* Source material
• • • • •
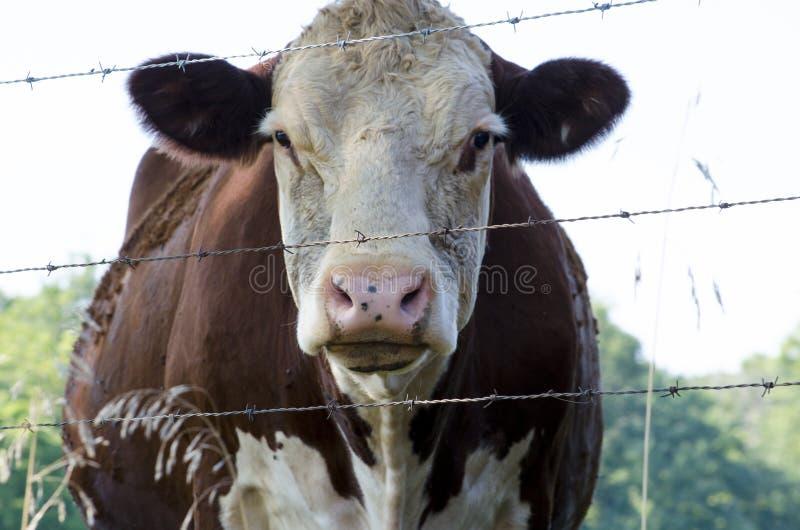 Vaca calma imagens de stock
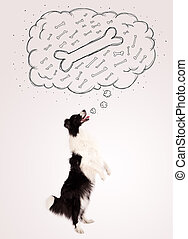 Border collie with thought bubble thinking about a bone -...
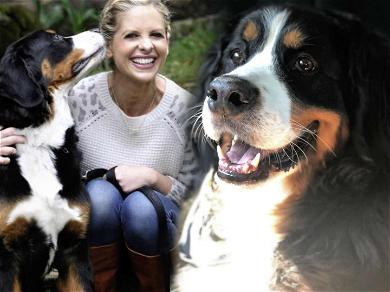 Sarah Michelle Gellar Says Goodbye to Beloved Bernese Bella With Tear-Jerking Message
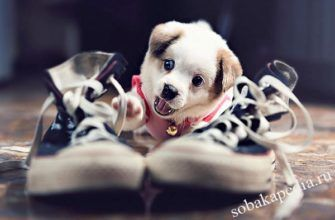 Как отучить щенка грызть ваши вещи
• • • • •
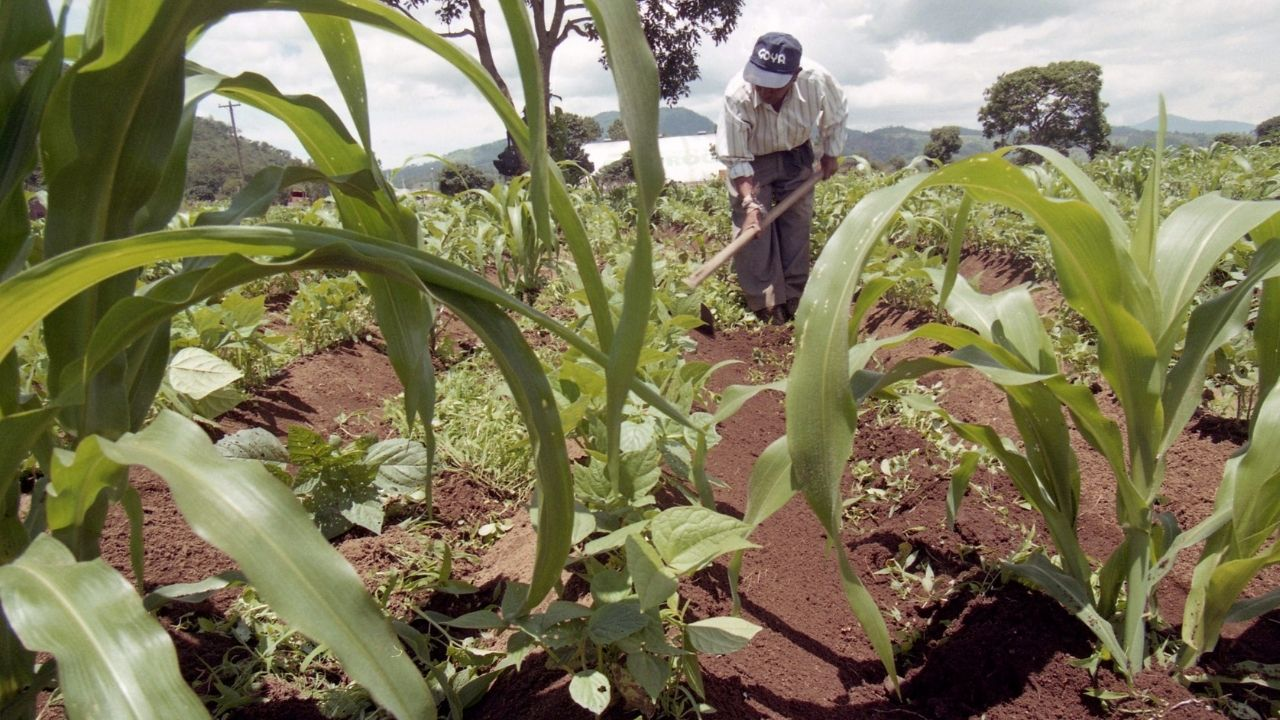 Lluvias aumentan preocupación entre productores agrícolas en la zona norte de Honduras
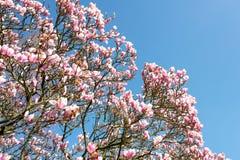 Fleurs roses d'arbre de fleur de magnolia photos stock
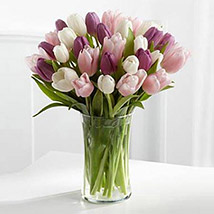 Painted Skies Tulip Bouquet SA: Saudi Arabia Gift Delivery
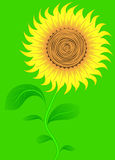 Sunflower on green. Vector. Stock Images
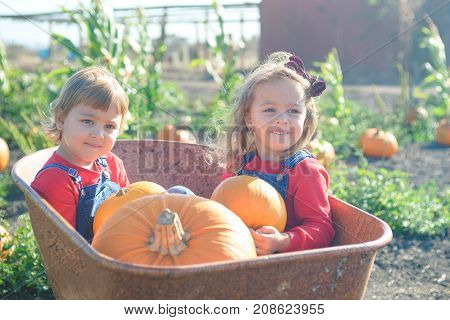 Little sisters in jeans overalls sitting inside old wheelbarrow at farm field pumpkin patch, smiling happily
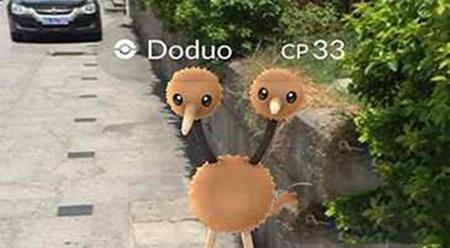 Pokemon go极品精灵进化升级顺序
• • • • •
* What is required
Using the data above, transcribe exactly the lines between those containing "Vaca calma imagens de stock" and "Как отучить щенка грызть ваши вещи", inclusive, and leave every picture behind.

* Task response
 Vaca calma imagens de stock
 Border collie with thought bubble thinking about a bone -...
 Sarah Michelle Gellar Says Goodbye to Beloved Bernese Bella With Tear-Jerking Message
 Как отучить щенка грызть ваши вещи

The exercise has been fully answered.